Thursday, June 5, 2008

Introduction:

Foreword:

For nearly as long as man has been on this humble sphere of rock denoted as the appellative Earth, Mankind has hungered to conquer water like the fauna which he has witnessed traversing formidable aquatic obstacles with supreme natural grace. Early man resorted to mimicking, an aping, of what his protozoic cerebration had absorbed. Unfortunately for man, his physiology betrayed his keen skills of observation and pantomime. Unlike the canines and equines, man’s walking gate does not translated into a successful natative movement. Over the perilously long, arduous millennia, a certain system of set rules and façons had bloomed and was to be promulgated by father to son. For centuries, a typical a boy-child would be thrown into a river, lake, or other such grand repository of dihydrogen-monoxide to learn natation by instinct as the animals had done since the beginning of creation.
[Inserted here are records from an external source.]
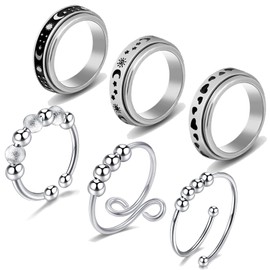 To My Daughter Ring Fidget Ring for Women Daughter Gift from Mom Anxiety Relief Ring Beads Adjustable Open Ring for Girls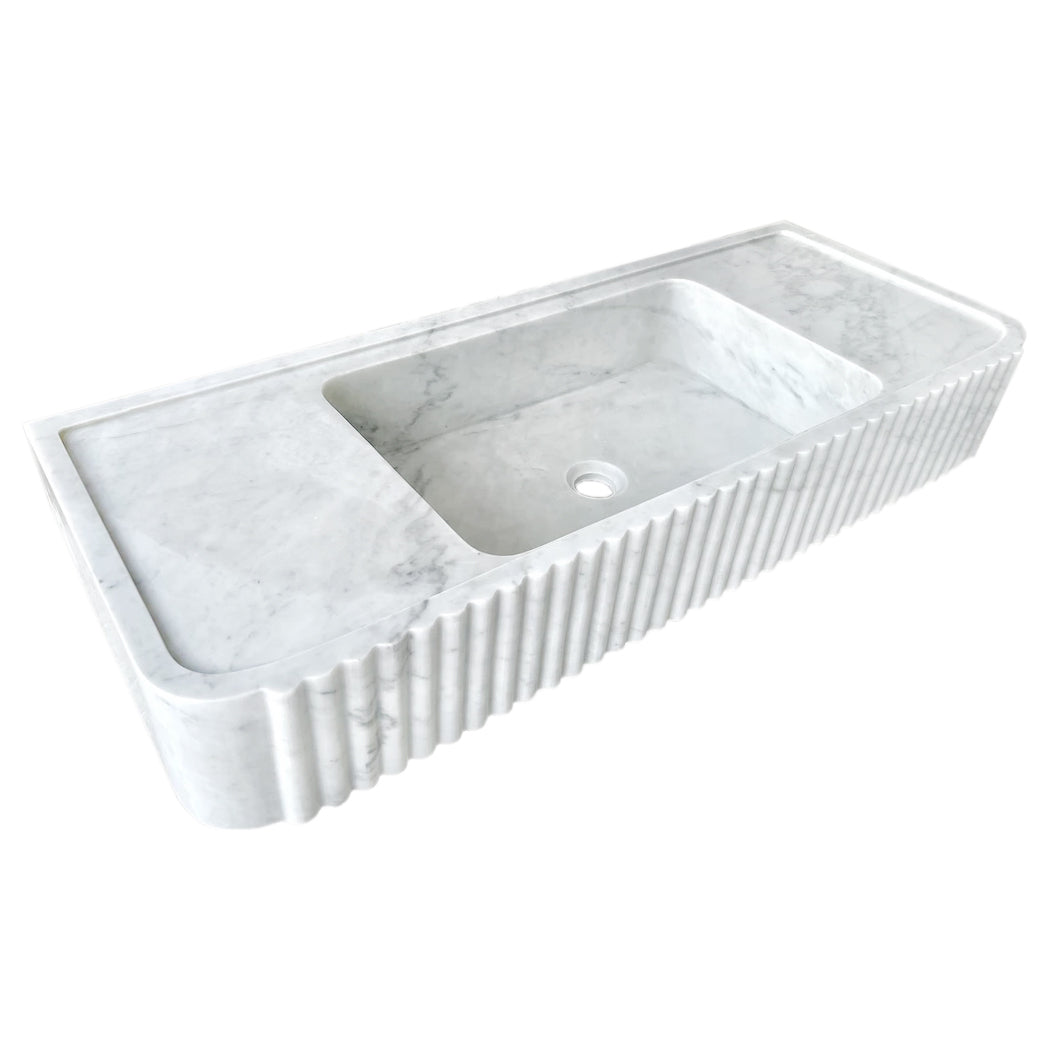 Carrara White Marble Wall-mount Bathroom Vanity Sink Fluted (W)16" (L)40" (H)6"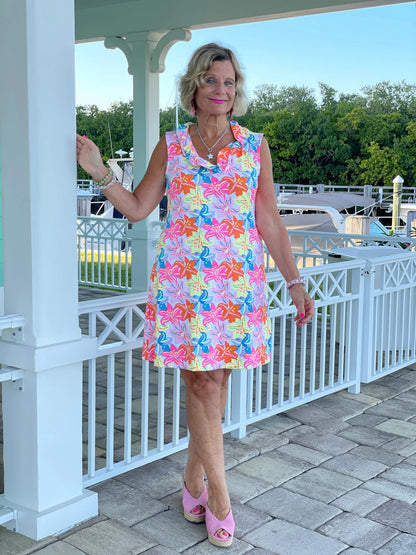 PALM BEACH GARDEN RUFFLE DRESS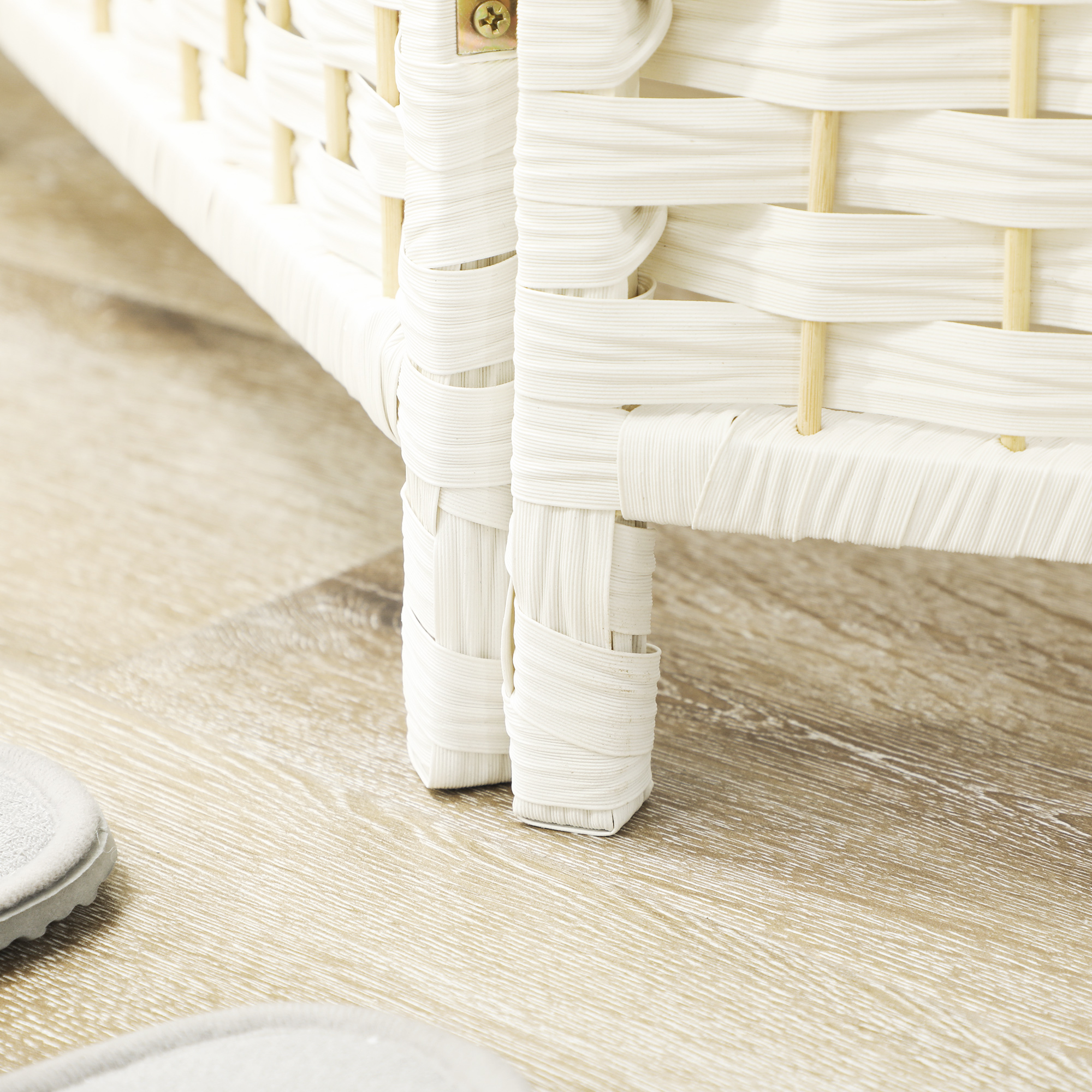 Raumteiler, 4-teilig faltbare Trennwand, Geflechtmuster, Kiefernholz, Weiß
Soon it was to be ascertained that a more prolonged and graduated approach would best be utilized to indoctrinate the grand body of paternal aquatic knowledge into the progeny of aquanauts.


Time progressed and the Occidental World rose to global and ecumenical supremacy. With this rise of the western didactic of pedagogy to global domination, swimming came into conformity with this ideological tautology of information dissemination. As the progressive fashion of pedagogy had grown to a hegemonic dominance, so to had the notion of progressive natational learning. Parish Councils soon established local curricula that reflected the local culture and aquatic conditions. One of the most important events to ever transpire in the history of aquatic pedagogy was the industrial revolution. With the advent of Watt’s steam-power system, factories bloomed like dandelions all across Britain from Norfolk to Sussex and Essex to Western Coast. It was soon learned many that of the plebeians that constituted the proletarian underclass needed to learn how to natate. Tanners would need to learn to traverse the vast caustic pits of skins without conforming to the aquatic physics of an unlearned Gloucestershire newsboy. Brewers would best need to apprehend that the addition of a “personal touch” to the recipe did not necessitate the ascension of a brew master to the eternal glory of God’s Heaven. In short, all professions and trades nearing liquids could now embrace the reality of horrific disfigurement over death by drowning.


It is to be observed that in the past 116 years that no important treatise on the art of natation has been written since Montagague A. Holbeim wrote his treatise on natation entitled “Swimming”. His approach was to be noted as quite English, whereas this treatise has the intended purpose to endow the audience with the knowledge of how to best navigate the waterways that distinguish the region known as British North America. It can be noted that this treatise is for the British North American, The North American Briton, and those who may subscribe to such an identity temporarily or for the purposes of commerce or simply pursuits of further natational glory.
The vast Geography of British North America poses many problems to those wishing to engage in the natational arts. The largest problem is that the only institution recognized within this grand expanse of terrain is an institution firmly established and rooted in the methodology of a purely British environment, where the largest threat to Britons is the large area of sea-found beaches and Doveresque cliffscapes.


The British North American Natural environment posses many threats to life that are not present in an otherwise completely occidental environment. Much of Europe is land locked or faces predictable aquatic environments provided by tame bodies of water. The vast rivers, lakes and glacial ponds that disfigure the land like the scars on a criminal’s visage, roar wildly like a ferocious tiger. These waters often run fast and violently. Wilder than their European cousins, these waters run untamed like the bison or the Saskatchewan Otter-Foxe. In springtime, the vast carpets of snow and ice that blanket the land for 11 months of the year melt swelling streams into deadly torrents. Traversing these swollen waters is a task that is best left only to the most legendary of aquanauts.